Les consommateurs émanent de toutes les classes sociales : " Des fonctionnaires de la haute administration, des officiers de l’armée, des magistrats…viennent découvrir chez nous le super choix que ne leur procure pas le cadre des grands restaurants et gargotes de la ville ", affirme une restauratrice. En plus, on apprend à apprécier la chaleur de l’accueil, en côtoyant ces femmes dont le sourire donne envie de revenir. Revenir surtout pendant le week-end, qui entraîne une augmentation du taux de fréquentation. " A ce moment-là, les choses sont intéressantes, enrichissantes même ", dit Germain Bouang, informaticien.
Pourquoi ? La réunion de tant de personnes issues de divers horizons fait de ce milieu un salon riche en débats et une mine d’or en terme d’informations. Les Lions Indomptables, la gestion des redevances forestières par certaines mairies, le phénomène des sectes et bien d’autres sujets d’actualité y sont abordés de manière anecdotique. Telle l’histoire de ce secrétaire particulier qui aurait été invité par son employeur, à minuit. " Et comme le pauvre particulier n’est pas homosexuel, il ne pouvait que décevoir son patron ", raconte un homme en pouffant de rire. Mais c’est aussi une assemblée où l’on rencontre des individus apparemment sans importance, ayant cependant l’avantage de disposer d’entrées auprès de personnalités d’envergure. Grâce à leurs carnets d’adresses, des audiences peuvent être arrangées. Par leur canal, certains dossiers ont pu connaître une issue satisfaisante.

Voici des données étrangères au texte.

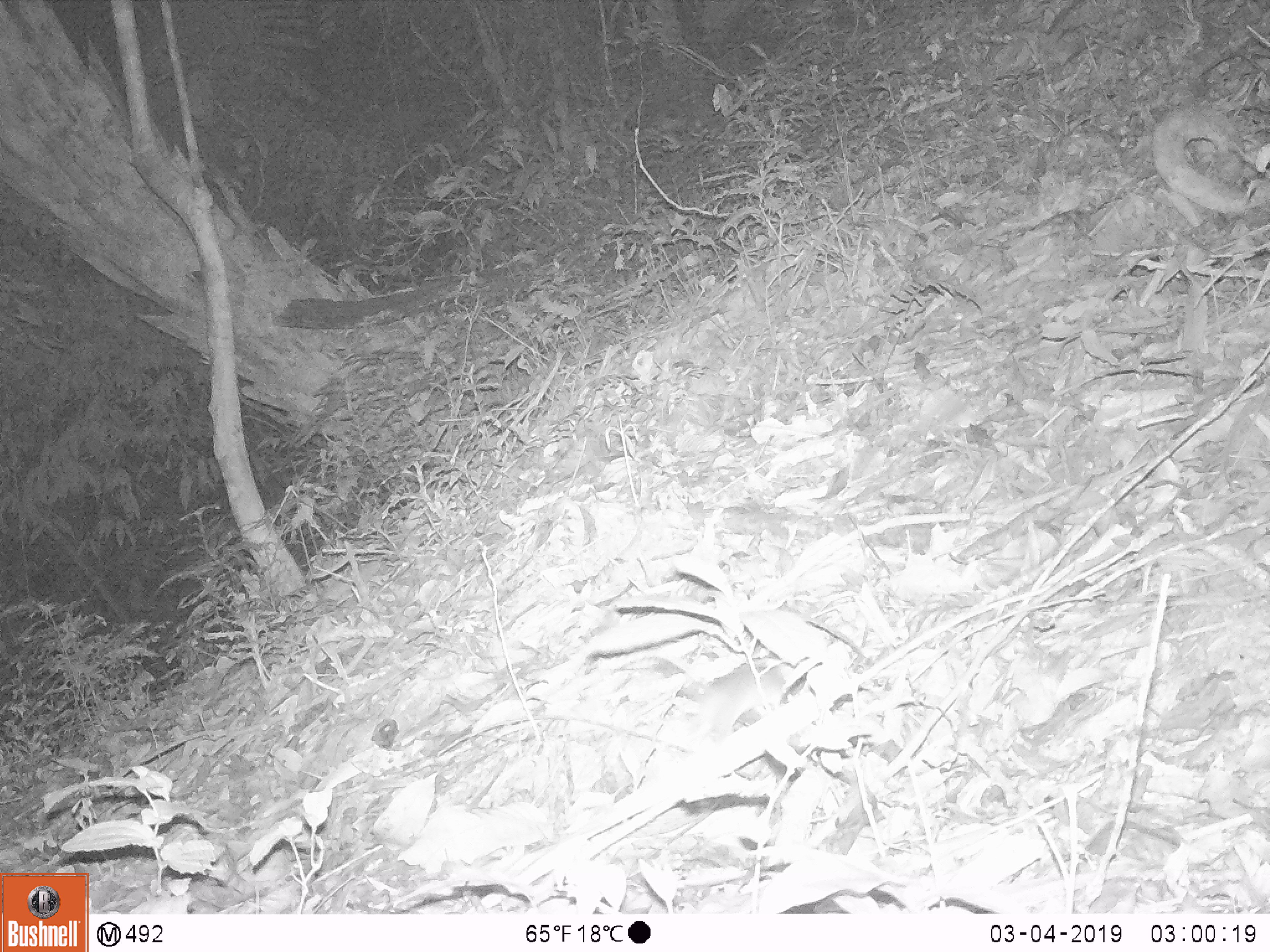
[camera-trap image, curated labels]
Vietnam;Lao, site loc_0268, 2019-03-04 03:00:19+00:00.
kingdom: Animalia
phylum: Chordata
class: Mammalia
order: Rodentia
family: Muridae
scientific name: Muridae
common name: old-world mice and rats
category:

La gratitude des bénéficiaires de ce tissu de relations se manifeste sur place, à travers des effusions de joie, et ces bouteilles de bière et de vin rouge dont on fait sauter les bouchons comme lors d’un réveillon. Des instants agréables que bien de piliers de ces établissements aimeraient immortaliser, grâce au photographe Elouna Jean-Paul, 30 ans environ qui traîne de comptoir en comptoir, s’arrête, s’intéresse aux attitudes à filmer, esquisse un sourire quand lui est donné l’accord d’en fixer une image forte. Comme celle de Mireille, déjà chancelante et étreignant, au moment de partir, son compagnon venu d’Allemagne.